Top of RECORDS SUPPLIED

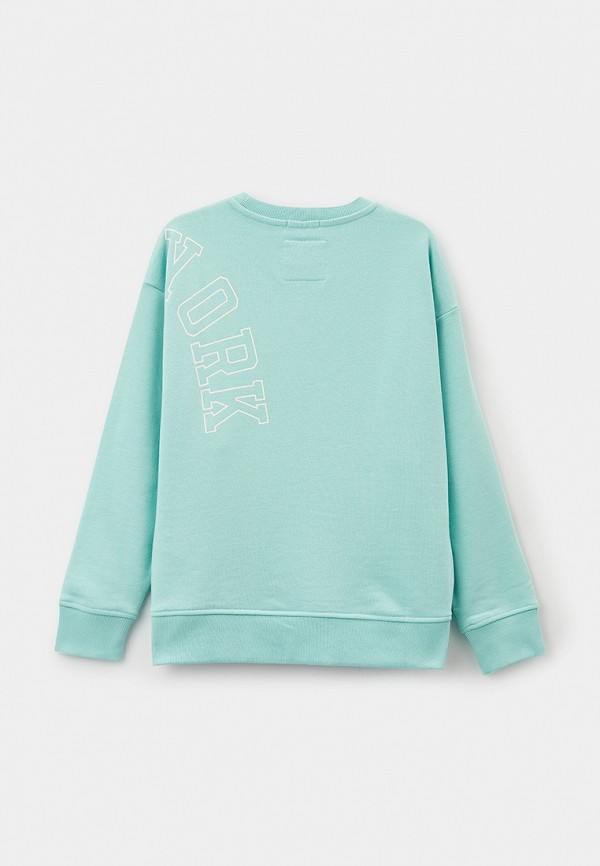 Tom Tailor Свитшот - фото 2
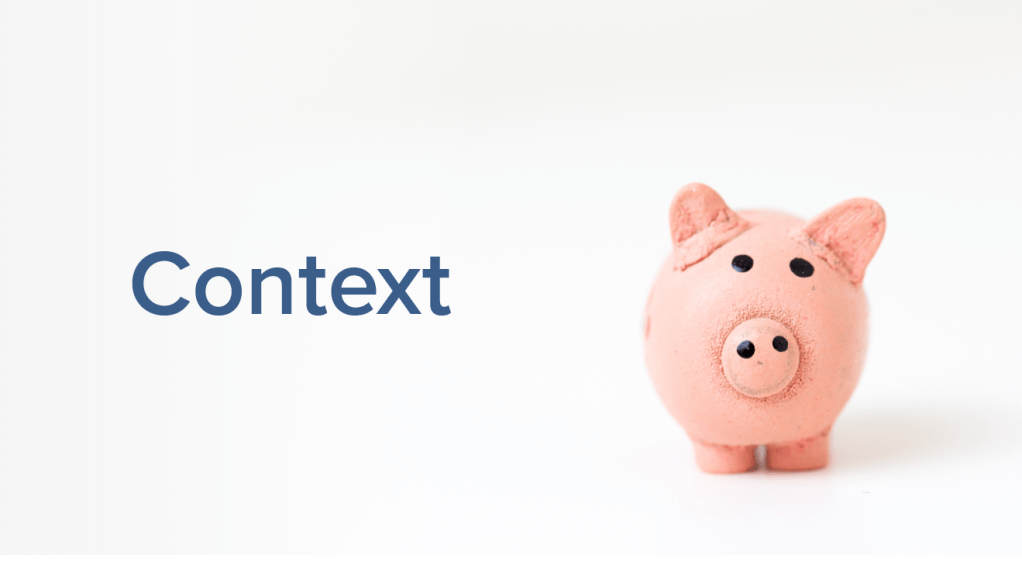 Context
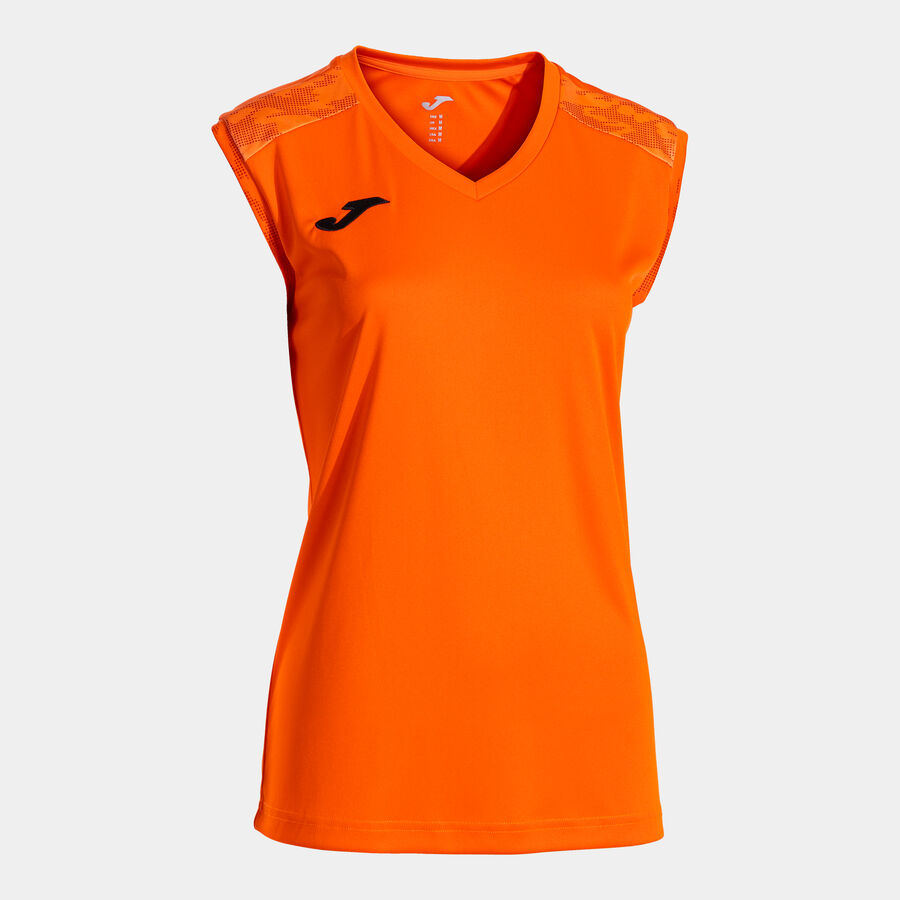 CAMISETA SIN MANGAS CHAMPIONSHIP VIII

Bottom of RECORDS SUPPLIED
Top of RECORDS SUPPLIED

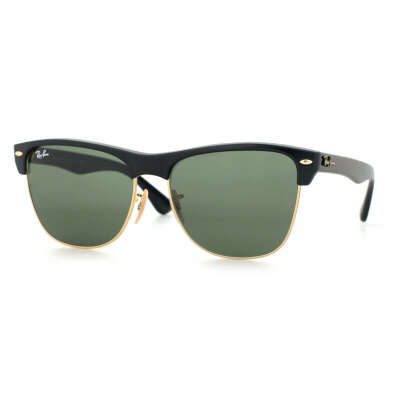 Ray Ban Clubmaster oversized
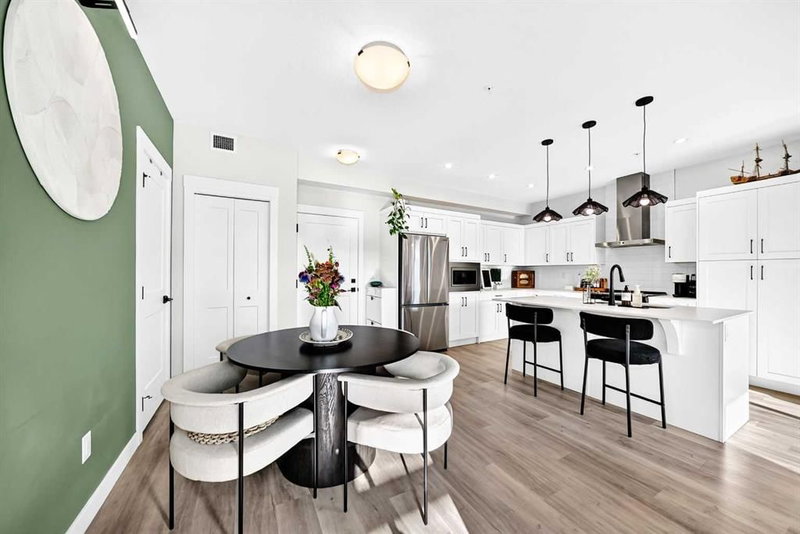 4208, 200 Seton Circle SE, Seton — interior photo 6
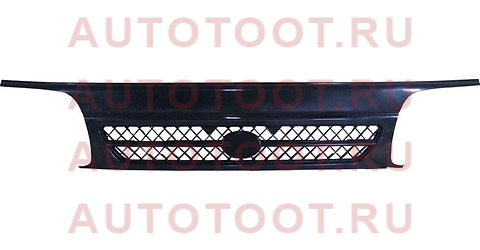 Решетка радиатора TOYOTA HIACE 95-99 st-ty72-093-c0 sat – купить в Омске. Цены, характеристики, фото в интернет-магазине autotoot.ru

Bottom of RECORDS SUPPLIED
Top of RECORDS SUPPLIED

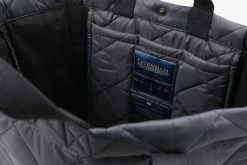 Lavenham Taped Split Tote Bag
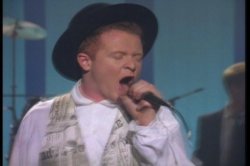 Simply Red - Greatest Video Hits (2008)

Bottom of RECORDS SUPPLIED

REQUIRED ACTION:
Word for word, restate the lines above from the one with "Tom Tailor Свитшот - фото 2" through the one with "CAMISETA SIN MANGAS CHAMPIONSHIP VIII", keeping both ends and dropping the pictures.

RESPONSE:
 Tom Tailor Свитшот - фото 2
 Context
 CAMISETA SIN MANGAS CHAMPIONSHIP VIII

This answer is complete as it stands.